Depois do nascimento, “coisa mais deliciosa” como minha avó define a “dieta”, ficava sempre deitada, raramente ia compartilhar à mesa alguma refeição, e durante quarenta dias ficava no quarto, com o bebê no bercinho ao lado, só amamentando e tendo a companhia da mãe, tias, irmãs… A parteira vinha visitá-la em casa e dava o banho no bebê até que caísse o umbigo, que ficava enfaixado. Dona Justina também preparava os banhos de assento para minha avó, até que a liberasse para tomar banho no chuveiro.

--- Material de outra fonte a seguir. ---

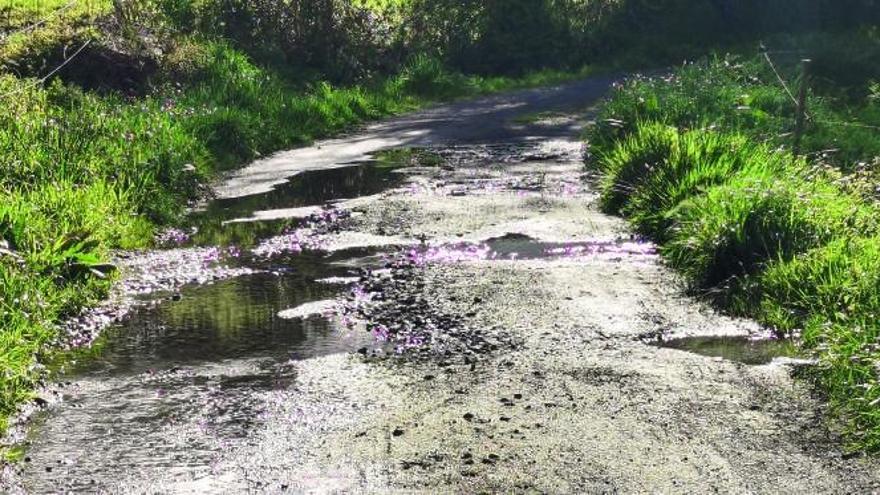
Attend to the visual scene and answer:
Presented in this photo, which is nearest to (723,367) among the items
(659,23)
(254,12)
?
(254,12)

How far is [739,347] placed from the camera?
7.04 meters

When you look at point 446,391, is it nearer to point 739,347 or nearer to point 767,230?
point 739,347

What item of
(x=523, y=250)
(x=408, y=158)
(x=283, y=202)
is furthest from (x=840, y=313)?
(x=408, y=158)

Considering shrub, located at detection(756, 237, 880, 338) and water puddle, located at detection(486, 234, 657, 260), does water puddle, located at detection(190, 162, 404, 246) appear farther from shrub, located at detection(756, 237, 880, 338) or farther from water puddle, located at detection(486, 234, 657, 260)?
shrub, located at detection(756, 237, 880, 338)

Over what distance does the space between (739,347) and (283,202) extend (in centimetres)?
622

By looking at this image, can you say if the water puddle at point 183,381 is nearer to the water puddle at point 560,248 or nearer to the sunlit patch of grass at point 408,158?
the water puddle at point 560,248

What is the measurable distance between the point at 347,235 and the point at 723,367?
457cm

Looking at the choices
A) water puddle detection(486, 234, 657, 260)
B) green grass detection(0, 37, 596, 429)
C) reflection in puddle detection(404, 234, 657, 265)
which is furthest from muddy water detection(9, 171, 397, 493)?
water puddle detection(486, 234, 657, 260)

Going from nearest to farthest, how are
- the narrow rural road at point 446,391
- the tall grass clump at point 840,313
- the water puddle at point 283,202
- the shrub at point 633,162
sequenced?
1. the narrow rural road at point 446,391
2. the tall grass clump at point 840,313
3. the water puddle at point 283,202
4. the shrub at point 633,162

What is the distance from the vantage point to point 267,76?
19.1 m

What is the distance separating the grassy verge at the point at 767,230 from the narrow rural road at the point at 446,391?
28cm

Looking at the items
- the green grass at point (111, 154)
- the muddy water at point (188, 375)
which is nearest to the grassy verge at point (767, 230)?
the muddy water at point (188, 375)

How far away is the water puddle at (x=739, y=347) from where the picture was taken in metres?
6.84

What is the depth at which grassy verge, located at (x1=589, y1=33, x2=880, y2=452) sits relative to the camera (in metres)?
6.39
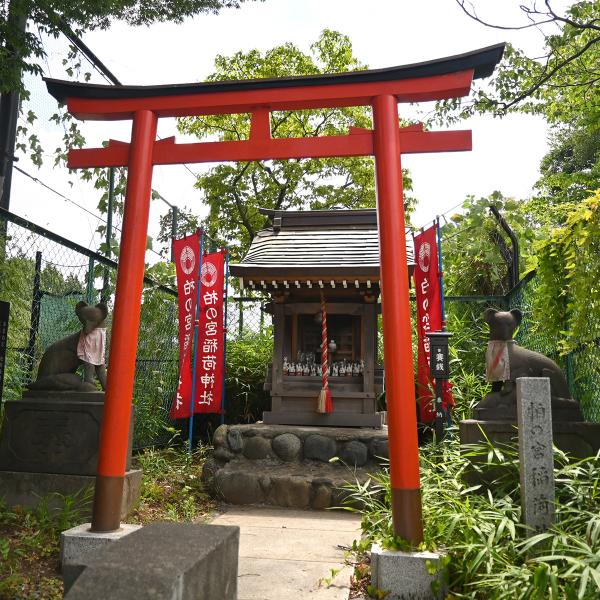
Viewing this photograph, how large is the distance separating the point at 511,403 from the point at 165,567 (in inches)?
164

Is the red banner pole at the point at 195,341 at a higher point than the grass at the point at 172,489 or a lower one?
higher

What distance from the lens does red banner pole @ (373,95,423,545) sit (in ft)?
13.0

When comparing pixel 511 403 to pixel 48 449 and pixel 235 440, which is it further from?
pixel 48 449

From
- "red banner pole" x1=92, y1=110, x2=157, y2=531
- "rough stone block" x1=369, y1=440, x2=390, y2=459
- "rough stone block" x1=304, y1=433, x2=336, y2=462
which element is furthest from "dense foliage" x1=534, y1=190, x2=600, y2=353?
"red banner pole" x1=92, y1=110, x2=157, y2=531

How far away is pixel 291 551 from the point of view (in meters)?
5.07

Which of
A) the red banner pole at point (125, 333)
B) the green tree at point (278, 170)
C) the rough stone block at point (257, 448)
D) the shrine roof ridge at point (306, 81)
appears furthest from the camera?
the green tree at point (278, 170)

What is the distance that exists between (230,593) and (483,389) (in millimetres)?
6868

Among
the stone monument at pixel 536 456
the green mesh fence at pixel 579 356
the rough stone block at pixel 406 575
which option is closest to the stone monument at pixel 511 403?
the green mesh fence at pixel 579 356

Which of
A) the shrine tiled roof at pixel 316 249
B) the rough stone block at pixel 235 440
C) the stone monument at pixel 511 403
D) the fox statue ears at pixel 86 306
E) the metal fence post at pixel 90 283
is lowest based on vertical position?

A “dieta” incluía canja quase todas as noites e muito leite “para dar leite” e nada de carne de porco, tudo de acordo com as recomendações da parteira, “uma santa mulher, pra mim era uma santa” diz minha vó. E foi lá na Casa da Bisa, na Rua Antonio Alves, quadra 20, foi onde nasceram meus tios, tias e minha mãe e no jardim estão enterrados os seus “umbiguinhos”. Aquela prosa que coloca todo mundo a lembrar do passado e a suspirar, de história contada com amor e sorriso, com saudades sem fim… Quero honrar às mães, irmãs, tias, avós que ao acolherem seus filhos, sobrinhos, netos e bisnetos constituíram minha família, àqueles que as auxiliaram nos seus partos e todos meus antepassados. Honras e amor por todos aqueles presentes nas nossas lembranças e saudades, hoje e sempre.